(Scene-based spatial questions)
■ ■ ■ ■

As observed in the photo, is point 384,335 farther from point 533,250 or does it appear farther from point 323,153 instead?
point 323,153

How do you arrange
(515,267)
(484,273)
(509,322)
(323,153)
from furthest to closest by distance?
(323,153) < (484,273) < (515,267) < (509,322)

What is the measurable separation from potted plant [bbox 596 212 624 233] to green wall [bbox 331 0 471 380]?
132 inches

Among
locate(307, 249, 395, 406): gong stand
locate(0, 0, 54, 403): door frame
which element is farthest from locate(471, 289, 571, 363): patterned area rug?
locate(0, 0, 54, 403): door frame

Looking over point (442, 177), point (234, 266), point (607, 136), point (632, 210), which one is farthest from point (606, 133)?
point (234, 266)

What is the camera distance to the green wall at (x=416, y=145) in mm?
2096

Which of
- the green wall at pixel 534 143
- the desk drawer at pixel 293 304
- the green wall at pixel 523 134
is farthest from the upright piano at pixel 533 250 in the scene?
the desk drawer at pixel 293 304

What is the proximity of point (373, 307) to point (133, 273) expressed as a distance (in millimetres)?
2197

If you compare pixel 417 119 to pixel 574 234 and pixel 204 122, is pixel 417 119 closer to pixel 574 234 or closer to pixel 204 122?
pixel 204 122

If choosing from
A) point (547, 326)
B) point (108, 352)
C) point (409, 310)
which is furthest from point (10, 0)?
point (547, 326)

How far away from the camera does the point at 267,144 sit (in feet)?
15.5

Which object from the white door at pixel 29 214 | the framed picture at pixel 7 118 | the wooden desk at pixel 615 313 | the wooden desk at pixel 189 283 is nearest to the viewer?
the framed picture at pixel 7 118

■ ■ ■ ■

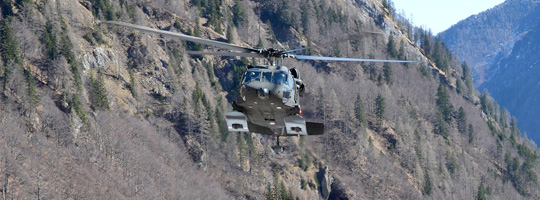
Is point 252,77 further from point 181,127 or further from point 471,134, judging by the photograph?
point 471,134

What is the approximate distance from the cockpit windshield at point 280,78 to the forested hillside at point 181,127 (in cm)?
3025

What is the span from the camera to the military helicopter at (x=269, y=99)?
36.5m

■ ■ ■ ■

**Goal:**
Copy the lines from the line with "As observed in" to the line with "(323,153) < (484,273) < (515,267) < (509,322)", swapping "furthest" for "farthest" and leaving everything else as it is.

**Response to the exercise:**
As observed in the photo, is point 384,335 farther from point 533,250 or does it appear farther from point 323,153 instead?
point 323,153

How do you arrange
(515,267)
(484,273)
(509,322)
(323,153)
from farthest to closest by distance?
(323,153) < (484,273) < (515,267) < (509,322)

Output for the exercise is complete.